» **Document passage**
*** Block opens ***
Introduction
The pulmonary artery catheter, also known as the Swan-Ganz catheter, was introduced into clinical practice in 1970 []. It was, historically, the first device capable of categorizing the hemodynamic profile of critically ill patients and it has been widely used both as a diagnostic tool and to guide therapy [].
The use of pulmonary artery catheterization (PAC) was questioned after some observational studies suggested that it is associated with increased mortality [,]. Subsequently, randomized clinical trials (RCT) [,,,,] and meta-analysis [] failed to demonstrate any clinical benefit. Since then, its use has progressively declined [,]. It is now accepted that the routine use of PAC in critically ill patients is ineffective. Nevertheless, PAC still has an important role in patients with acute heart failure and current guidelines suggest it should be considered for such patients who are persistently hypotensive [,,]. Besides, in patients with cardiogenic shock (CS), PAC is still extensively used [] and even recommended [] to confirm the diagnosis and to guide changes in therapy. Despite this widespread practice, previous studies that investigated the effectiveness of PAC in critically ill patients did not specifically address its effect on patients with CS []. Thus, the influence of PAC on CS patient survival is not well established and its use remains controversial. We aimed to assess the impact of the PAC on short- and long-term clinical outcomes in a contemporary cohort of CS patients.
*** Block closes ***
» **Given records**
*** Block opens ***
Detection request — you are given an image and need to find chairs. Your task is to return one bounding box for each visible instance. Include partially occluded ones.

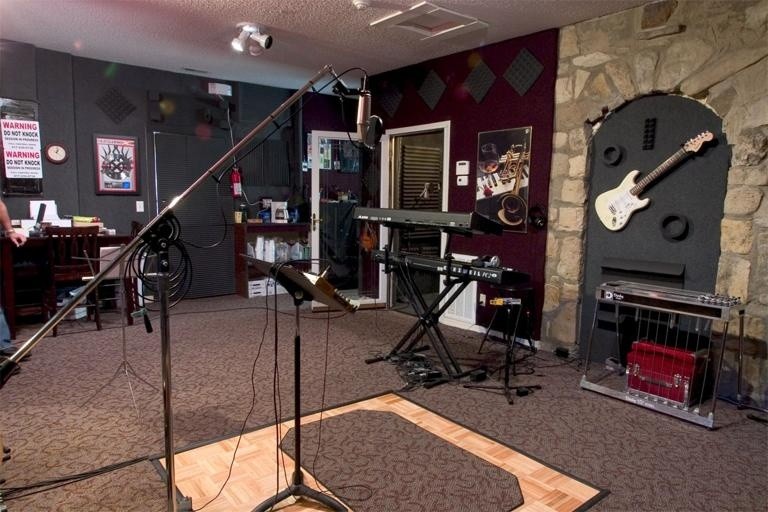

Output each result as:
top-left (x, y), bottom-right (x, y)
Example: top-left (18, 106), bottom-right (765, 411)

top-left (88, 220), bottom-right (146, 326)
top-left (40, 225), bottom-right (104, 338)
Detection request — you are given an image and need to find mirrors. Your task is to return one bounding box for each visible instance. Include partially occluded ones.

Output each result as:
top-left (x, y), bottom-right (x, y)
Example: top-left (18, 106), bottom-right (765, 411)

top-left (318, 136), bottom-right (381, 300)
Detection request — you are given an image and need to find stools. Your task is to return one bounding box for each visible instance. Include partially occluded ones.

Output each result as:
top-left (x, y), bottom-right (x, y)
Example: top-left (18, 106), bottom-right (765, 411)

top-left (477, 285), bottom-right (536, 356)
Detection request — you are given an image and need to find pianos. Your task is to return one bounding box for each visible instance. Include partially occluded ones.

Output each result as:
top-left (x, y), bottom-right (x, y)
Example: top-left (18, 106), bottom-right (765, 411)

top-left (371, 248), bottom-right (533, 285)
top-left (353, 204), bottom-right (503, 239)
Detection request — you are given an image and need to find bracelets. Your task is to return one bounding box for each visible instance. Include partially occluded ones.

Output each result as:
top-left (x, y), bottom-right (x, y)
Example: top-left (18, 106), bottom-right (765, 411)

top-left (5, 228), bottom-right (14, 235)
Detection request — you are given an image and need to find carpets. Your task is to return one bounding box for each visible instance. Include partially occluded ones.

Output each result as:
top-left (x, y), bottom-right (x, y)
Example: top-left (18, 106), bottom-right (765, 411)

top-left (276, 407), bottom-right (525, 512)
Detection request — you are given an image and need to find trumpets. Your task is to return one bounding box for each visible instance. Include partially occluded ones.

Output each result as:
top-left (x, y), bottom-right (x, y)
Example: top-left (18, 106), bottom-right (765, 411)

top-left (493, 128), bottom-right (530, 228)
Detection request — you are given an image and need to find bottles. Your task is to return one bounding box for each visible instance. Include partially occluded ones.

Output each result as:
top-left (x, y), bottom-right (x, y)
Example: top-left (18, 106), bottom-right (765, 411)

top-left (239, 201), bottom-right (248, 224)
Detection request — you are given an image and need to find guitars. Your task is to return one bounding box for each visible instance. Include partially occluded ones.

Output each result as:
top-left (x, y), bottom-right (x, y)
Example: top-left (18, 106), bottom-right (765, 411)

top-left (594, 127), bottom-right (715, 232)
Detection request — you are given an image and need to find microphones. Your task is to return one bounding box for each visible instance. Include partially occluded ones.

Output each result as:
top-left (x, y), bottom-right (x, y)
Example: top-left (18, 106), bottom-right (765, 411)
*** Block closes ***
» **Problem description**
Continue the text on pulmonary artery catheterization in cardiogenic shock from the point where it stops. The rows have no connection to the text on pulmonary artery catheters.

» **Exercise result**
Methods
Study Design
We performed a prospective cohort investigation of all consecutive patients who were admitted to our intensive cardiac care unit (ICCU) from December 2005 to May 2009 presenting with a first admission of CS. The patient flow chart is shown in figure 1. Baseline clinical characteristics, complications and the use of PAC or other procedures during the admission period were collected on a daily basis until the resolution of the index episode. The study was conducted in accordance with the standards set by the Declaration of Helsinki and was approved by the Clinical Research Ethics Committee at our institution.
Fig. 1
Study flow diagram.
Definitions and Study Protocol
No formal management protocols were used in this study. Locating the venous access, which device to use and the subsequent clinical management were decided on at the discretion of the treating clinicians. The decision to remove or replace the device was at the discretion of the ICCU team.
CS criteria included systolic blood pressure <90 mm Hg (in the absence of hypovolemia and after adequate fluid challenge) for 30 min or the need for vasopressor therapy to maintain adequate perfusion pressure and signs of hypoperfusion (≥2 of the following: altered mental status/confusion, cold periphery and oliguria). Patients with CS were categorized into those who presented with CS upon admission and those who developed CS during their admission, having initially been admitted for other causes.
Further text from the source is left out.